The Oldest Mummies in Context
When the Gizmodo article first broke the news, many readers compared the Turkish remains to the so‑called “Egyptian mummies” and the “Maya mummies.” In reality, the term “mummy” is more flexible than popular culture allows. A mummy, at its core, is a body that has been preserved in a way that resists decomposition. The Turkish remains meet that definition, albeit through a less sophisticated method than the linen wrappings and resin treatments of the pharaohs.
The oldest mummies officially documented in science come from several sources:
- Egypt (c. 3000 BCE) – the classic “dry” mummification of the Old Kingdom pharaohs.
- Mesoamerica (c. 400–500 CE) – the “Maya” mummies, often wrapped in textiles and found in caves.
- Japan (Jōmon, c. 10 000–3000 BCE) – mummified remains in the humid climate of Hokkaidō.
- Arctic (c. 700–800 CE) – “Mummified Inuit” bodies that were preserved naturally by permafrost.
The 400 ka Turkish remains predate all of these by several hundred thousand years, forcing archaeologists to reconsider how early humans approached death and remembrance. They are the first evidence that Homo sapiens—or perhaps even earlier hominins—were already using fire in a ritualized, post‑mortem context.

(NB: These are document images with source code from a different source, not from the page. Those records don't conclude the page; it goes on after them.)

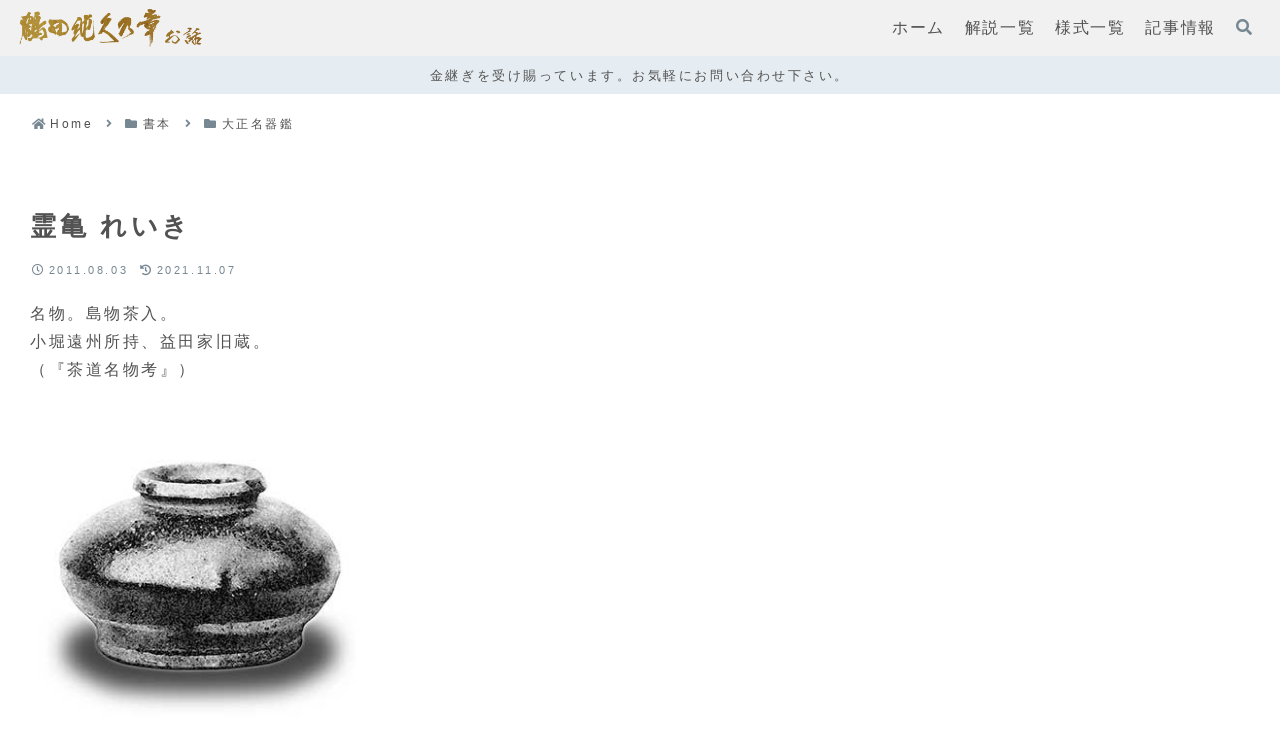

--- FILE ---
content_type: text/html; charset=utf-8
request_url: https://www.google.com/recaptcha/api2/aframe
body_size: 267
content:
<!DOCTYPE HTML><html><head><meta http-equiv="content-type" content="text/html; charset=UTF-8"></head><body><script nonce="hzukfUVgU4ogTZdowIFBzg">/** Anti-fraud and anti-abuse applications only. See google.com/recaptcha */ try{var clients={'sodar':'https://pagead2.googlesyndication.com/pagead/sodar?'};window.addEventListener("message",function(a){try{if(a.source===window.parent){var b=JSON.parse(a.data);var c=clients[b['id']];if(c){var d=document.createElement('img');d.src=c+b['params']+'&rc='+(localStorage.getItem("rc::a")?sessionStorage.getItem("rc::b"):"");window.document.body.appendChild(d);sessionStorage.setItem("rc::e",parseInt(sessionStorage.getItem("rc::e")||0)+1);localStorage.setItem("rc::h",'1769256384871');}}}catch(b){}});window.parent.postMessage("_grecaptcha_ready", "*");}catch(b){}</script></body></html>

The Implications for Human Evolution
The discovery has far-reaching implications for our understanding of early human cognition and social complexity. By placing fire at the center of funerary practices, the Turkish team is presenting a case that early humans were not only manipulating fire for immediate needs but also assigning it symbolic meaning. The intentional smoking of a body suggests a belief system that recognized the body as a site of memory and identity—a concept that would later be central to the elaborate burial traditions of Neolithic Europe and the Egyptian pyramids.
Moreover, the find hints at a broader network of knowledge sharing. If the practice of smoking a body predates the cultural diffusion of formal mummification in Egypt, then the symbolic power of fire must have spread along the routes that early Homo sapiens used to move across Eurasia.
Where to Go From Here
The research team plans to conduct further excavations in the surrounding karst system to determine whether the “smoked burial” was a one‑off ritual or part of a larger mortuary practice. Additionally, comparative studies with contemporaneous sites—such as the nearby Göbekli Tepe—may reveal whether similar fire‑based rituals were widespread in the region.
For the broader scientific community, the Turkish discovery underscores the importance of re‑examining early Pleistocene sites with modern analytical techniques. It also suggests that the earliest evidence for ritual death practices may be older and more widespread than previously thought.
Bottom line: The smoked human remains found in eastern Turkey, dated to roughly 400 000 years BCE, are not only a remarkable testament to early human ingenuity in using fire but also the oldest known mummies in the world. They challenge our timelines, enrich our understanding of early symbolic thought, and remind us that the desire to remember and honour the dead is as ancient as humanity itself.